The Overweight Chef

In Lifestyle & Fitness, Q&A, Tips and Adviceby Robert Irvine

Thanks for all of the great questions we have gotten! Here’s a question that plagues so many Chefs in the industry, “How do I stay fit, when I work with food?”

Do you have any advice for this fan? Post it in the comment thread below!

Sean Asks:

I am an overweight Chef and am currently working on getting into better shape. Is there any information you could give me in terms of eating or work out tips? I realize you are a busy person but any tips you could give me would be really appreciated. Thanks!

Answer:
Maintaining a healthy diet while you are constantly surrounded by food is a major challenge for Chefs everywhere. Tasting is a part of your job, and those little tastes add up everyday to amount to a major intake of calories. Add to that, the hectic environment of a busy kitchen, and you are often found with very little time to eat a nutritious lunch or dinner while preparing for service. Most Chefs often end up consuming whatever is quick and available before the doors open to the customers. However, all is not hopeless! Here are a couple of things that may help you out.

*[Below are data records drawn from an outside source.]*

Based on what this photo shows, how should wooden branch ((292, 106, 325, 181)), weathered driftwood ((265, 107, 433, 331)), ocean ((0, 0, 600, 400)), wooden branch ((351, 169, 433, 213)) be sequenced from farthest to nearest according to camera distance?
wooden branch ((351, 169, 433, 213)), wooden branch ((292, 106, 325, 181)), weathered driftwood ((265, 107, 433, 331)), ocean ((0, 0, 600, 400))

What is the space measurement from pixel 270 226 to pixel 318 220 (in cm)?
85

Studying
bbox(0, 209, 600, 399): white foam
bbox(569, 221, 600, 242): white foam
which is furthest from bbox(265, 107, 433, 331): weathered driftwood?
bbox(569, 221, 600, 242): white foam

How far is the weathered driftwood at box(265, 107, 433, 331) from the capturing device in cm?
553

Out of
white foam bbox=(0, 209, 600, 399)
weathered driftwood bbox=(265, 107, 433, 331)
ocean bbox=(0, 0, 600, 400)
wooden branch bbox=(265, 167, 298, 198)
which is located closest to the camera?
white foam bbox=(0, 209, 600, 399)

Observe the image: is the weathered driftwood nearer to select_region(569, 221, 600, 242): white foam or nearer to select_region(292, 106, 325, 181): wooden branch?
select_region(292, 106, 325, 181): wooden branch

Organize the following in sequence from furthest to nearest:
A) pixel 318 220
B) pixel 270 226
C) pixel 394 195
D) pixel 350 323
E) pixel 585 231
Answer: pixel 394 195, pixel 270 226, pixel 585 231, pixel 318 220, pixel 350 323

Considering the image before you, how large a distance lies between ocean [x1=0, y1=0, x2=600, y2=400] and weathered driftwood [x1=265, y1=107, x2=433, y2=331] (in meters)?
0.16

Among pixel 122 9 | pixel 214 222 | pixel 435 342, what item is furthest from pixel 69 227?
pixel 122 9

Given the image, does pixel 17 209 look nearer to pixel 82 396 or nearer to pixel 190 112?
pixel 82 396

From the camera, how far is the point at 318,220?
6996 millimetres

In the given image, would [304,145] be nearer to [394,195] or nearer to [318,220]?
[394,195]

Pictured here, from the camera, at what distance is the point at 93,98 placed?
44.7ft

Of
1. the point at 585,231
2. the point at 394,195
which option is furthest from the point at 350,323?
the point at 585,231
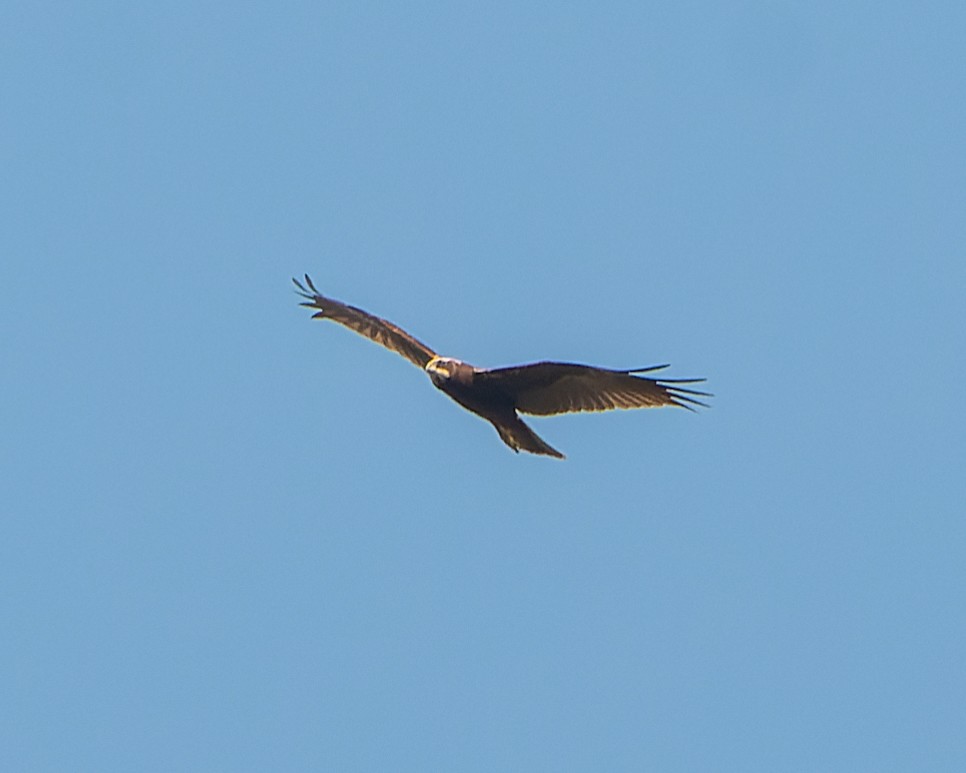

  1. “Calories in” should equal “calories out.” Chefs are lucky in one aspect; we have the opportunity to do very physical things at work everyday. The problem is, once you reach a certain rank in your career you are more likely to delegate those physical tasks to an underling. DON’T DO THAT! Take every opportunity to get every bit of physical activity that you can during the day. When the big food delivery comes in, put those heavy boxes up yourself. When the dinner rush starts to hit, get on the line and get moving. Just as those little tastes add up to major calories, little movements add up to be a great source of workplace exercise.
  2. Find the time to sit down and eat. I know it’s hard. You’re under the gun to get prepped for the lunch or dinner rush, and the last thing you have time to do is eat a meal on your own. You must find the time. Rushed eating, or even worse, eating after your shift is over (late night eating) is the worst thing you can do. A great thing to do is to institute and schedule a “family meal” for the entire staff. It helps you, as a manager of food stock, to burn through some of the inventory that may need to get used up, and it forces everyone to stop and eat a proper meal before service starts. Plus, you won’t often be serving a lot of unhealthy or fat-laden foods for a family meal. The items that usually need to get used up and served to the staff are the produce, poultry, and fish items that have a quicker expiration date.
  3. Put down that soda and grab some water. This is another hard one for Chefs who routinely find themselves in the constant company of the restaurant’s soda gun, but you have to make that sacrifice. It is estimated that cutting out those syrupy drinks can reduce almost 33% of your daily sugar intake. However, you have to make sure you are staying hydrated. Long hours in front of that hot range can quickly bring on dehydration, and water is always the best solution for that. If you must have a bit of caffeine to get through that long shift, try a sugar-free iced coffee. Diet sodas and sugar-free energy drinks aren’t really all that good for you either, but compared to the alternative they are a wiser choice.
  4. Moderate the nightlife. It’s a well-known fact that restaurant life consists of routine post-shift trips to your local watering hole. Not only are cocktails usually laden with sugary mixers and beer loaded with carbohydrates, but more often than not, late-night drinking is followed by late-night consumption of greasy spoon fare. Cutting back on the bar scene usually equates to cutting down the waistline. It also generally improves the disposition of the Chef who gets a good night’s rest.

These are just a couple of ideas for how to improve your chances of not becoming the next star of Fat Chef (is that even on anymore?). While the truer way to get fit involves dedication to a strict diet and workout regime, most Chefs could benefit from simply ceasing some the bad habits that contribute to that ever-tightening Chef’s coat. Once you begin to break those bad habits, you can then focus on substituting some good ones that will help continue a life of improved health.